::: EXCERPTED DATA

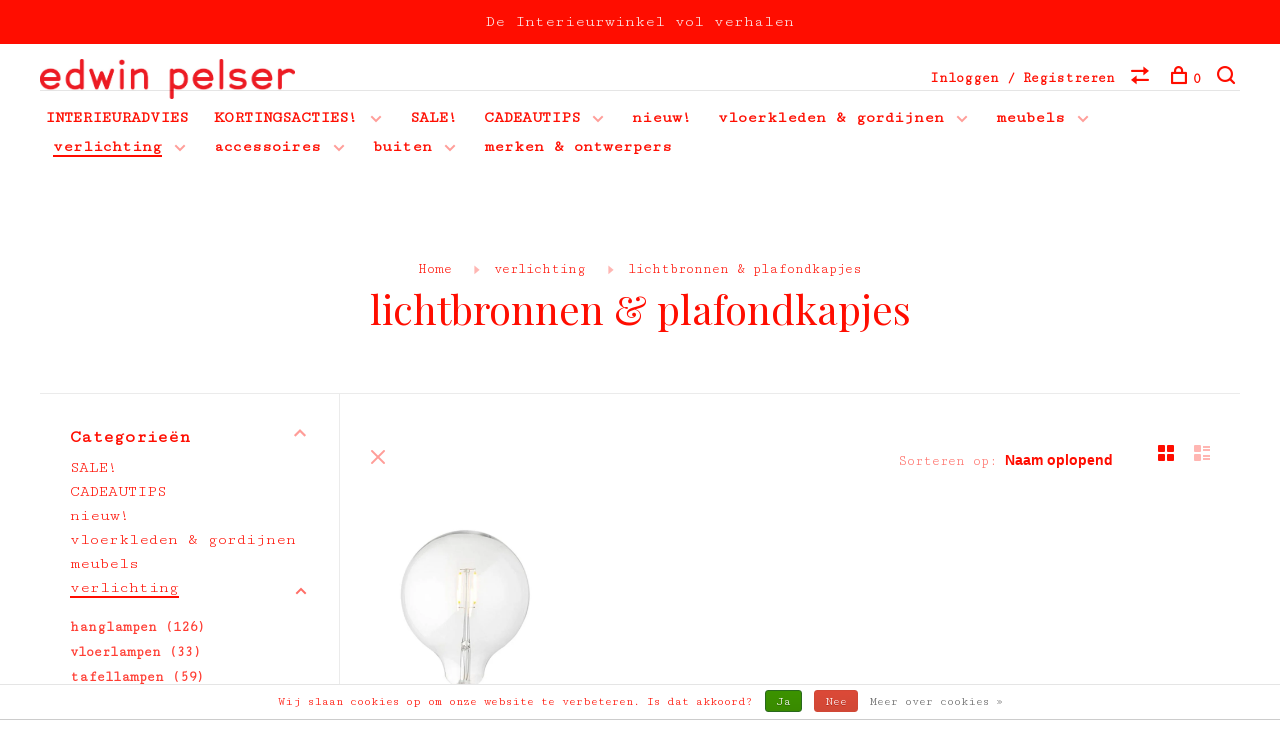

--- FILE ---
content_type: text/javascript;charset=utf-8
request_url: https://www.edwinpelser.nl/services/stats/pageview.js
body_size: -413
content:
// SEOshop 24-01-2026 23:11:46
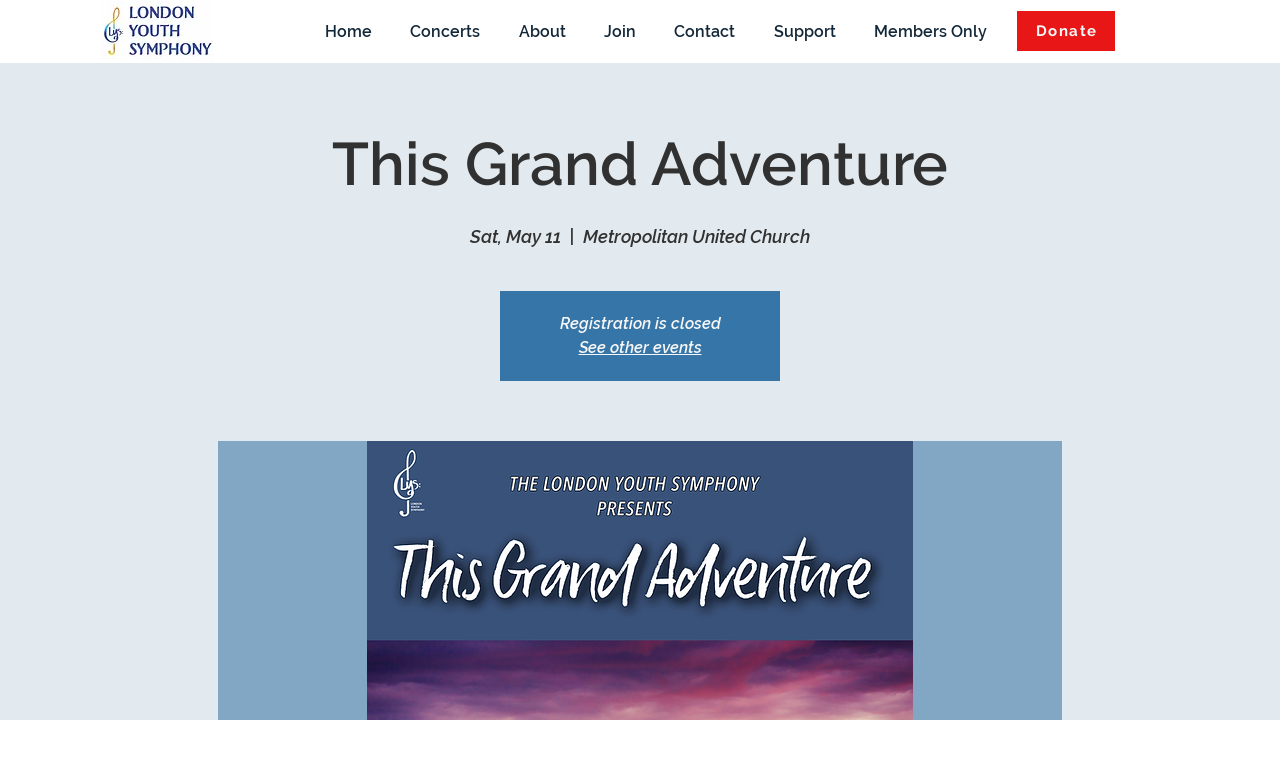

--- FILE ---
content_type: text/html; charset=utf-8
request_url: https://accounts.google.com/o/oauth2/postmessageRelay?parent=https%3A%2F%2Fstatic.parastorage.com&jsh=m%3B%2F_%2Fscs%2Fabc-static%2F_%2Fjs%2Fk%3Dgapi.lb.en.OE6tiwO4KJo.O%2Fd%3D1%2Frs%3DAHpOoo_Itz6IAL6GO-n8kgAepm47TBsg1Q%2Fm%3D__features__
body_size: 159
content:
<!DOCTYPE html><html><head><title></title><meta http-equiv="content-type" content="text/html; charset=utf-8"><meta http-equiv="X-UA-Compatible" content="IE=edge"><meta name="viewport" content="width=device-width, initial-scale=1, minimum-scale=1, maximum-scale=1, user-scalable=0"><script src='https://ssl.gstatic.com/accounts/o/2580342461-postmessagerelay.js' nonce="tNfONFHoAomWsy_sBlWKyw"></script></head><body><script type="text/javascript" src="https://apis.google.com/js/rpc:shindig_random.js?onload=init" nonce="tNfONFHoAomWsy_sBlWKyw"></script></body></html>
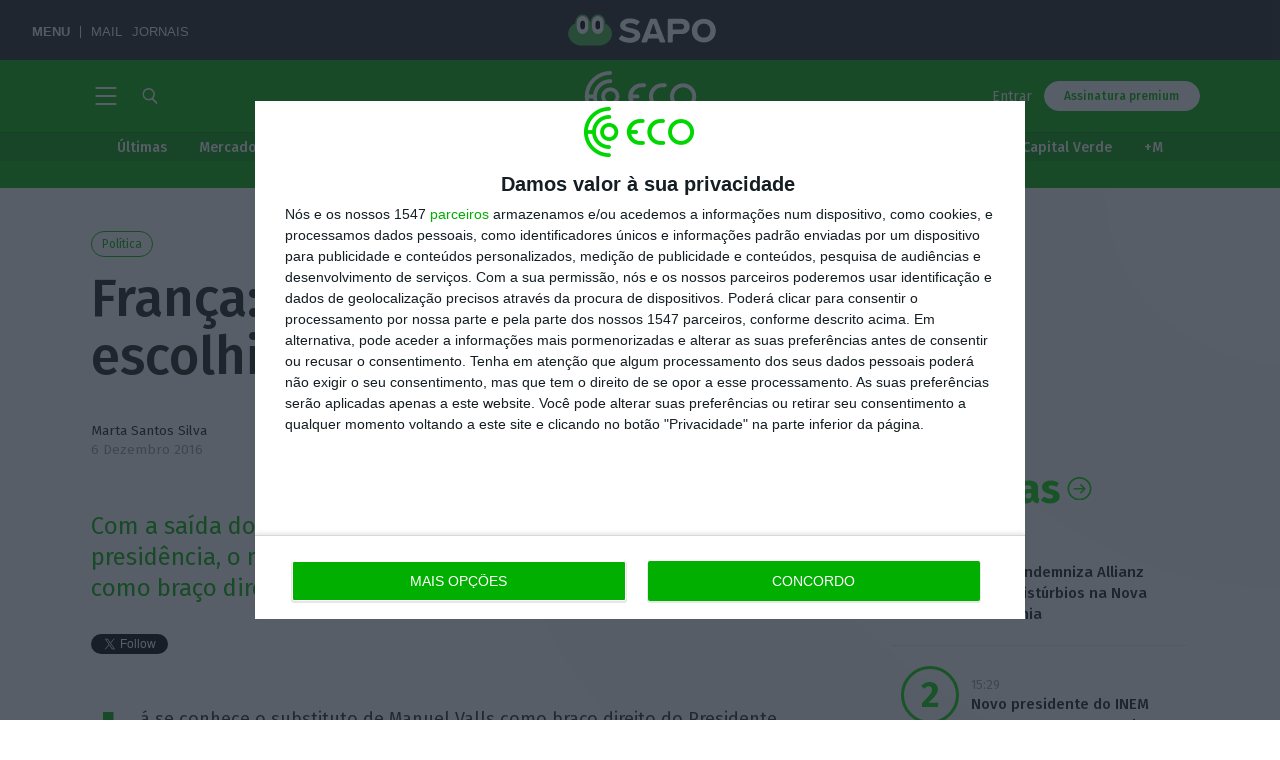

--- FILE ---
content_type: image/svg+xml
request_url: https://eco.sapo.pt/wp-content/themes/eco-theme/assets/images/sprite-svg-src/ArrowNext--white.svg
body_size: 77
content:
<svg id="Layer_2" data-name="Layer 2" xmlns="http://www.w3.org/2000/svg" xmlns:xlink="http://www.w3.org/1999/xlink" viewBox="0 0 8.7 15.7"><defs><symbol id="asset_ArrowNext" data-name="asset_ArrowNext" viewBox="0 0 8.7 15.7"><polyline points="0.85 0.85 7.85 7.85 0.85 14.85" fill="none" stroke="#fff" stroke-linecap="round" stroke-linejoin="round" stroke-width="1.7"/></symbol></defs><title>asset_ArrowNext</title><g id="OVERLAY"><use id="asset_ArrowNext-3" data-name="asset_ArrowNext" width="8.7" height="15.7" xlink:href="#asset_ArrowNext"/></g></svg>

--- FILE ---
content_type: application/javascript
request_url: https://eco.sapo.pt/wp-content/mu-plugins/shortcake-bakery/assets/js/shortcake-bakery.js?ver=0.2.0-alpha
body_size: 363
content:
(function( $ ) {

	var debounce = function(func, wait, immediate) {
		var timeout;
		return function() {
			var context = this, args = arguments;
			var later = function() {
				timeout = null;
				if (!immediate) {
					func.apply(context, args);
				}
			};
			var callNow = immediate && !timeout;
			clearTimeout(timeout);
			timeout = setTimeout(later, wait);
			if ( callNow ) {
				func.apply(context, args);
			}
		};
	};

	var responsiveElements = function() {
		// Don't use cached elements because YouTube injects new iframes
		$('.shortcake-bakery-responsive').each(function(){
			var el = $(this),
				parentWidth = el.parent().width();

			// Inside an iframe
			if ( window.self !== window.top ) {
				parentWidth = parent.innerWidth;
			}

			var trueHeight = el.data('true-height') ? el.data('true-height') : 360;
			var trueWidth = el.data('true-width') ? el.data('true-width') : 640;
			var newHeight = ( parentWidth / trueWidth ) * trueHeight;
			$(this).css('height', newHeight + 'px' ).css('width', parentWidth + 'px');
			$(this).trigger('shortcake-bakery-responsive-resize');
		});
	}

	$(document).ready(function(){
		if ( $('.shortcake-bakery-responsive').length ) {
			$('.shortcake-bakery-responsive').each(function(){
				var el = $(this);
				// Persist the original proportion when true height and width aren't declared
				if ( el.attr('height') && el.attr('width')
					&& ! el.data('true-width') && ! el.data('true-height')
					&& -1 === el.attr('height').indexOf('%') && -1 === el.attr('width').indexOf('%') ) {
					el.data('true-height', el.attr('height'));
					el.data('true-width', el.attr('width'));
				}
			});
			responsiveElements();
			$(window).on( 'resize', debounce( responsiveElements, 100 ));
		}
	});

}( jQuery ) );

::::::

#### PROBLEM TO WORK ON:
Above are some records; copy exactly the lines from the one with "(function( $ )" through the one with "parentWidth = el.parent().width();", both included, and no others.

#### SOLUTION FOR THIS PROBLEM:
(function( $ ) {

	var debounce = function(func, wait, immediate) {
		var timeout;
		return function() {
			var context = this, args = arguments;
			var later = function() {
				timeout = null;
				if (!immediate) {
					func.apply(context, args);
				}
			};
			var callNow = immediate && !timeout;
			clearTimeout(timeout);
			timeout = setTimeout(later, wait);
			if ( callNow ) {
				func.apply(context, args);
			}
		};
	};

	var responsiveElements = function() {
		// Don't use cached elements because YouTube injects new iframes
		$('.shortcake-bakery-responsive').each(function(){
			var el = $(this),
				parentWidth = el.parent().width();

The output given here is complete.